Stored data:
◆ ◆ ◆ ◆ ◆ ◆ ◆

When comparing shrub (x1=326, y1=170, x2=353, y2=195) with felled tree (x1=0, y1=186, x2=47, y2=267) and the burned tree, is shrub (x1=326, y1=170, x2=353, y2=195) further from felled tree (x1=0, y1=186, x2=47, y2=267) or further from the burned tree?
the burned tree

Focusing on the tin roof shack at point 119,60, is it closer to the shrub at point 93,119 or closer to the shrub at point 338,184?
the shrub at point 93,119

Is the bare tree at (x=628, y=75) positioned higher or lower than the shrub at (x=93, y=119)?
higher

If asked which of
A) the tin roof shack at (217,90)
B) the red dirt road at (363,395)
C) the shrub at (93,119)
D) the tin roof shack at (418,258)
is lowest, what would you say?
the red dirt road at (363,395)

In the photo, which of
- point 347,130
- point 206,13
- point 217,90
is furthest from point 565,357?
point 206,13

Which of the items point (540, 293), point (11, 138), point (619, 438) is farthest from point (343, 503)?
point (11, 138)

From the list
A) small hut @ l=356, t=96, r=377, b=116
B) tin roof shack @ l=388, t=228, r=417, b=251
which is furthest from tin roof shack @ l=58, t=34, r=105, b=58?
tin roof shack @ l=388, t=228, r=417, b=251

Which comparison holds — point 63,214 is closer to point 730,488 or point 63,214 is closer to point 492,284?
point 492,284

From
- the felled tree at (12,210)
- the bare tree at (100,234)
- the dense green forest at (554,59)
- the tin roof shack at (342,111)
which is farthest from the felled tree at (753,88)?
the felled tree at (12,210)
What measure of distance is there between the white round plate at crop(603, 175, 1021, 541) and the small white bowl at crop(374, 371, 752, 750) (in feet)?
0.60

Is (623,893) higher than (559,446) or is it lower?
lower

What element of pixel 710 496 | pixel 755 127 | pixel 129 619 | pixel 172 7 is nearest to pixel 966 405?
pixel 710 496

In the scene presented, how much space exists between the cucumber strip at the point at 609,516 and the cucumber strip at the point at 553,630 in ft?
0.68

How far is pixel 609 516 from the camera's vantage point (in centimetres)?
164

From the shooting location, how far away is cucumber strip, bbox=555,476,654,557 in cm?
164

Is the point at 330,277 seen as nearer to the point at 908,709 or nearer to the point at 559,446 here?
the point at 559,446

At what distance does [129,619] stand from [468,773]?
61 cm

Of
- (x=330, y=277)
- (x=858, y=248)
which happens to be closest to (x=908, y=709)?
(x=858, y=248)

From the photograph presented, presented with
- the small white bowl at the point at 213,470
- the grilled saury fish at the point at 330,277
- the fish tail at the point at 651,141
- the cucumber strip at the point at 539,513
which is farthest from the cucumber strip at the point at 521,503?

◆ ◆ ◆ ◆ ◆ ◆ ◆

● **SET TASK**
Exactly as written, please output every entry.

● **FULL OUTPUT**
When comparing shrub (x1=326, y1=170, x2=353, y2=195) with felled tree (x1=0, y1=186, x2=47, y2=267) and the burned tree, is shrub (x1=326, y1=170, x2=353, y2=195) further from felled tree (x1=0, y1=186, x2=47, y2=267) or further from the burned tree?
the burned tree

Focusing on the tin roof shack at point 119,60, is it closer to the shrub at point 93,119 or closer to the shrub at point 338,184?
the shrub at point 93,119

Is the bare tree at (x=628, y=75) positioned higher or lower than the shrub at (x=93, y=119)?
higher

If asked which of
A) the tin roof shack at (217,90)
B) the red dirt road at (363,395)
C) the shrub at (93,119)
D) the tin roof shack at (418,258)
is lowest, what would you say?
the red dirt road at (363,395)

In the photo, which of
- point 347,130
- point 206,13
- point 217,90
is furthest from point 565,357?
point 206,13

Which of the items point (540, 293), point (11, 138), point (619, 438) is farthest from point (343, 503)?
point (11, 138)

From the list
A) small hut @ l=356, t=96, r=377, b=116
B) tin roof shack @ l=388, t=228, r=417, b=251
which is furthest from tin roof shack @ l=58, t=34, r=105, b=58?
tin roof shack @ l=388, t=228, r=417, b=251

Which comparison holds — point 63,214 is closer to point 730,488 or point 63,214 is closer to point 492,284?
point 492,284

From
- the felled tree at (12,210)
- the bare tree at (100,234)
- the dense green forest at (554,59)
- the tin roof shack at (342,111)
which is farthest from the felled tree at (753,88)?
the felled tree at (12,210)
What measure of distance is there between the white round plate at crop(603, 175, 1021, 541) and the small white bowl at crop(374, 371, 752, 750) (in feet)?
0.60

Is (623,893) higher than (559,446) or is it lower?
lower

What element of pixel 710 496 | pixel 755 127 | pixel 129 619 | pixel 172 7 is nearest to pixel 966 405?
pixel 710 496

In the scene presented, how much space exists between the cucumber strip at the point at 609,516 and the cucumber strip at the point at 553,630 in ft?
0.68

How far is pixel 609 516 from the camera's vantage point (in centimetres)?
164

From the shooting location, how far away is cucumber strip, bbox=555,476,654,557 in cm?
164

Is the point at 330,277 seen as nearer to the point at 908,709 or nearer to the point at 559,446 here?
the point at 559,446

At what distance does [129,619] stand from [468,773]?
61 cm

Of
- (x=330, y=277)
- (x=858, y=248)
which happens to be closest to (x=908, y=709)?
(x=858, y=248)

From the photograph presented, presented with
- the small white bowl at the point at 213,470
- the grilled saury fish at the point at 330,277
- the fish tail at the point at 651,141
- the cucumber strip at the point at 539,513
which is farthest from the cucumber strip at the point at 521,503?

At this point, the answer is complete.